On November 10, 1998, the debtor filed a petition seeking protection under Chapter 7 of the Bankruptcy Code. At that [326]*326time, the debtor owed VCCU approximately $10,440.00 on the Ranger Loan. The debtor continued to possess the Ranger postpetition, claiming it to be exempt. We have no record that the debtor’s claimed exemption was challenged. Although the debtor did not reaffirm the Ranger Loan, he continued to make payments on it after the petition date, paying VCCU a total of $1,186.00 (“Postpetition Payments”). VCCU filed a proof of claim in the debtor’s case, asserting a claim for the portions of the three loans that remained unpaid by the debtor on the petition date. In addition to an unsecured claim, VCCU asserted a secured claim based, in part, on the Ranger Loan.

In February 1999, the Trustee filed an Application with the bankruptcy court representing that he and VCCU had agreed that VCCU’s lien on the Ranger was avoidable because it was perfected within ninety days of the debtor’s petition date. The bankruptcy court approved the Trustee’s Application, avoiding VCCU’s lien and preserving the lien for the benefit of the estate (“Agreed Order”).

After the entry of the Agreed Order, the debtor continued to possess the Ranger. Although he ceased making payments to VCCU, he continued to make postpetition payments related to the Ranger to the Trustee. VCCU amended its proof of claim to reduce the amount of its secured claim due to the avoidance of its hen on the Ranger and to correspondingly increase the amount of its unsecured claim.

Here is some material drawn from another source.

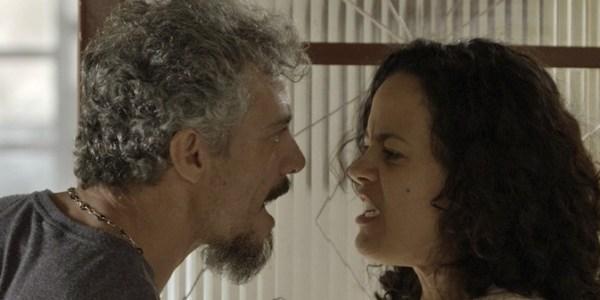 """Em """"A Regra do Jogo"""", Domingas expulsa Juca de casa após vê-lo com amante"""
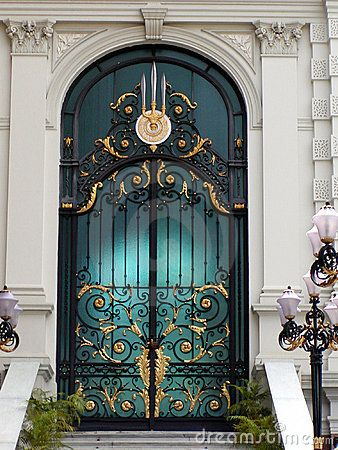 Thai Golden Door by Micha Fleuren, via Dreamstime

The Trustee subsequently filed a Complaint for Turnover and to Determine Rights (“Complaint”) against VCCU and the debtor, alleging that the Postpetition Payments were recoverable from VCCU as property of the estate. The debtor failed to answer the Complaint, and a default judgment was entered against him, which provided that “all payments respecting the avoided lien of [VCCU] in the ... Ranger will be made to the estate.” Appellant’s Appendix, p. 38, Order Granting Default Judgment Against Defendant Robert Max Rubia dated Oct. 22, 1999 ¶ 2. Furthermore, the default judgment directed the debtor to name the Trustee as the loss payee with regard to any insurance policy respecting the Ranger, and to provide the Trustee with continuous proof of insurance.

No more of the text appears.